1

I'm attempting to read a variable length string from an HDF5 dataset using the C API. The original C++ code that worked uses v1.8.15.1 of the HDF5 library. I decided to drop to C for debugging, as I have more control.

Unfortunately, I'm in a very tough predicament where I'm locked into using GCC 4.8.5 for my library (due to dependencies), but I'm trying to include this native component in a Python 3.7 Anaconda package. In this environment, I'm being forced to use a version of HDF5 (v1.10.6-hb1b8bf9_0) that was compiled using a modern version of GCC, so I'm hitting the GCC 5 ABI break boundary. I'm dealing with conflicting requirements and I'd rather find a solution to this problem, as this is the only issue between me and success.
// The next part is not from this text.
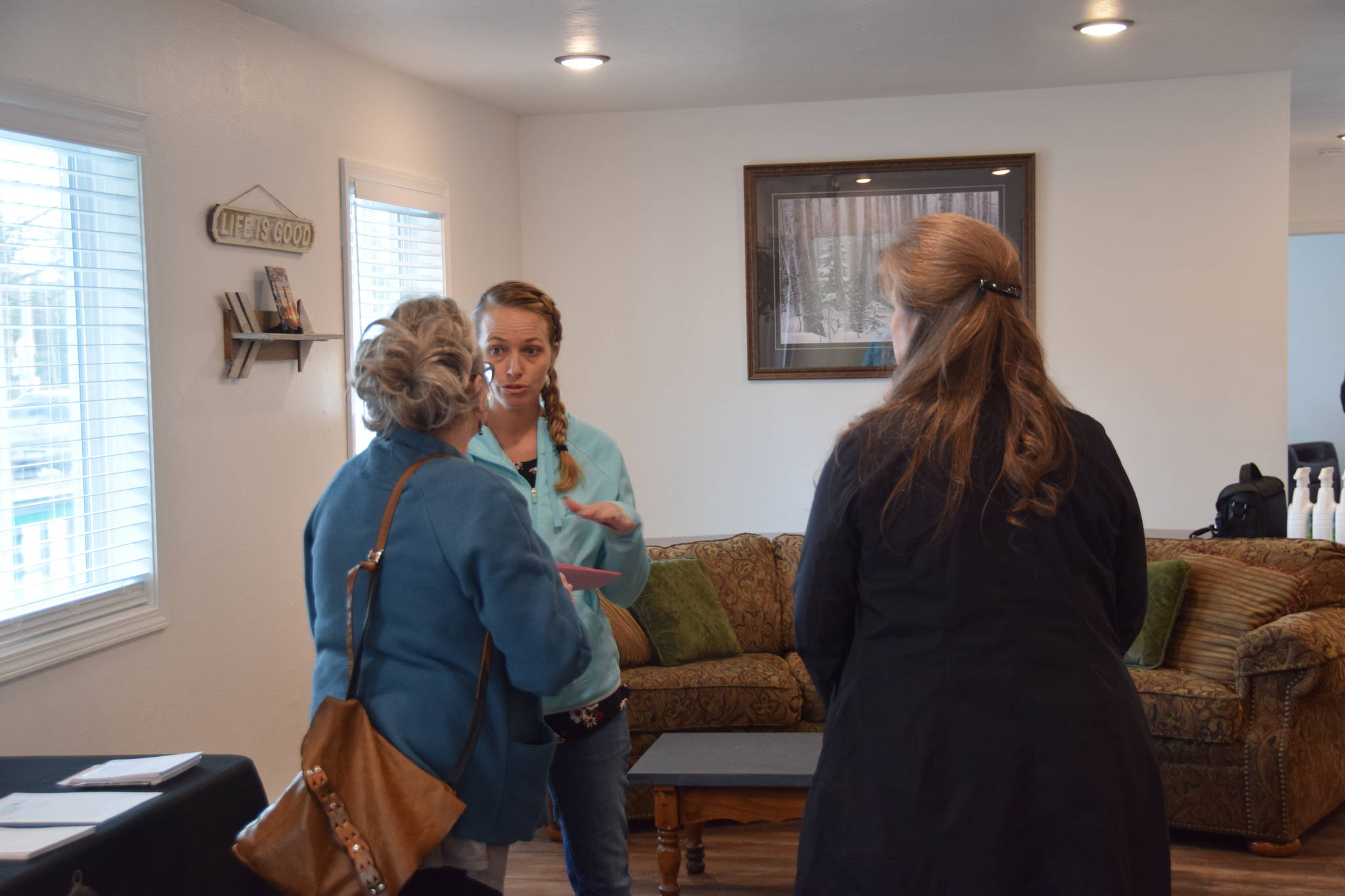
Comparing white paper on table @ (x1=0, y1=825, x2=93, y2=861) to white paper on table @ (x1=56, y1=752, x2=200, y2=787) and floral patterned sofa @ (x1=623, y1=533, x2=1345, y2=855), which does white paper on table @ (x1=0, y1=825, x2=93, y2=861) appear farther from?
floral patterned sofa @ (x1=623, y1=533, x2=1345, y2=855)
The uglier / more difficult solution involves custom library builds and lugging around custom-built conda packages - which, I would like to avoid.

Note: I'm only calling functions on the HDF5 library that use primitive C types (i.e., no STL types), so theoretically, I'm thinking this should be possible - all the other APIs seem to work fine. Maybe my assumptions is flawed. Anyway, I'll pose the question to see if anyone can offer some insight before I dig deeper into the HDF5 library.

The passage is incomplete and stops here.